In the first case an SNMP OID may be given, which consists only of numbers or it can contain a variable from some of the uploaded MIBs as a prefix. In this case the program measures the given OID.port (if it is not a table measurement, then the port value is 0). The remaining part of this sections deals with the complex expression based measurement calculations.

The measurement expression is a text which is evaluated by PVSR to determine the result of the measurement. The expression is basically follows the Perl programming language, with the exception that special PVSR elements can be used. Some of these elements influence and help the expression evaluation, while others tell PVSR how it should query the SNMP variables. The previous ones are discussed in section 7.2.2.1, while the others in section 7.2.2.2.

It also important to mention that PVSR uses the measurement expression during the discovery process as well, and not just during the data collection process. However if the first line in the measurement expression is

#no_discovery#

then PVSR will not make a sample measurement during the discovery process, so the discovery is entierly based on the Description OID variable. If its value is empty then this measurement type cannot be discovered. In this case an [add new] link is displayed in the Other measurement header, similar to the non-SNMP measurement configuration and the new measurements for this type have to be created using that link.

7.2.2.1 Generic expression elements

The following special variables can be used in the measurement expression. It is important to notice that unlike Perl programing language variables, these have to be used without the $ character

·       OUT: The measured value becomes the value of the OUT variable. During evaluation, the program automatically adds a “return OUT;” line to the expression, but naturally it is also possible to use this in the evaluation

·       NO_LINEAR_OUT: It has the same role as OUT. The difference lies in the processing of the returned value: when using OUT, the application also performs a linear stretch on the received value like in the case of the interface measurement. Therefore, if the received value is X and the previous value was Y, then the stored value becomes (X-Y)*INTERVAL/(INTERVAL+DIFFTIME)+Y. If NO_LINEAR_OUT occurs in the expression, then no such processing is done.

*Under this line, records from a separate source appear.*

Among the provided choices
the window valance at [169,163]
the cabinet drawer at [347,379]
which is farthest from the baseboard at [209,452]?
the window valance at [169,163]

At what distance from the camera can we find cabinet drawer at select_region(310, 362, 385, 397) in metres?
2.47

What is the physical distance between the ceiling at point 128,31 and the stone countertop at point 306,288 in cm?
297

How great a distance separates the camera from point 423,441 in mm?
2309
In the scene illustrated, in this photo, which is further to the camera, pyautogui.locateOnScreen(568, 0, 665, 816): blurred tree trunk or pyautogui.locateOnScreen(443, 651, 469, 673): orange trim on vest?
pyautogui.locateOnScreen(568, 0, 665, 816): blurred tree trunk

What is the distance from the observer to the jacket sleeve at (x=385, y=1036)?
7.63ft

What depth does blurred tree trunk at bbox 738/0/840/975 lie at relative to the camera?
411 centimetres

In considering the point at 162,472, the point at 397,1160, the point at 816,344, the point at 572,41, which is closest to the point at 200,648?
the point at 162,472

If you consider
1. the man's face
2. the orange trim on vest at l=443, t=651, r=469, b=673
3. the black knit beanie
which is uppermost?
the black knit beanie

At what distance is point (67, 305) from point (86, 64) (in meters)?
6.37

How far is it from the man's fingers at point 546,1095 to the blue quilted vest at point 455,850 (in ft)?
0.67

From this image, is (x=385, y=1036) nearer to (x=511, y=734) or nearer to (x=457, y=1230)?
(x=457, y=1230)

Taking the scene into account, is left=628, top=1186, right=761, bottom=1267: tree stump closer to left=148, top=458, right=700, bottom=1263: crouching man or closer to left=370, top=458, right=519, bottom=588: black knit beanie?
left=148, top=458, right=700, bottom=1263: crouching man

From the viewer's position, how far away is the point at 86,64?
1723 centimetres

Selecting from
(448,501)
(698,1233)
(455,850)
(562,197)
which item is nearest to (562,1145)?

·       FLOAT_OUT: It is similar to the NO_LINEAR_OUT, except that by using this the measurement can have a float value not just an integer value

·       NEGATIVE_OUT: The same as the OUT, except it can also have negative values. It can only be used if the value of the Counter parameter is No

·       NEGATIVE_NO_LINEAR_OUT: The same as the NO_LINEAR_OUT, except it can also have negative values. It can only be used if the value of the Counter parameter is No

·       NEGATIVE_FLOAT_OUT: The same as the FLOAT_OUT, except it can also have negative values. It can only be used if the value of the Counter parameter is No

·       UPTIME: The sysUptime of the equipment in Unix time format

·       TIME: The actual measurement time in Unix time format

·       DIFFTIME: The difference between the actual measurement time and the reference time in seconds. The measured values are stored for whole measurement intervals, so if the actual measurement was made at 7 minute and the interval is 5 minutes, then the value of DIFFTIME is 120

·       PREVDIFFTIME: the value of DIFFTIME in the previous cycle

·       INTERVAL: Value of the measurement interval in seconds

·       PREVINVAL: The value of the first measurement formula in the previous data collection cycle. If that measurement was not successful then if the measurement cannot have negative values then its value will be -1, otherwise undef

·       PREVOUTVAL: Similar to the PREVINVAL, except for the second measurement formula

·       PREVVAL: If used in the first formula then it is the same as PREVINVAL, otherwise PREVOUTVAL

7.2.2.2 SNMP OID queries

The SNMP OID queries can be configured in two ways: simple query, when the application queries a given SNMP OID and complex queries, when the application queries several OIDs at once and then calculates a value using analytic functions (for example average) and gives back the result of this function to the measurement expression evaluation.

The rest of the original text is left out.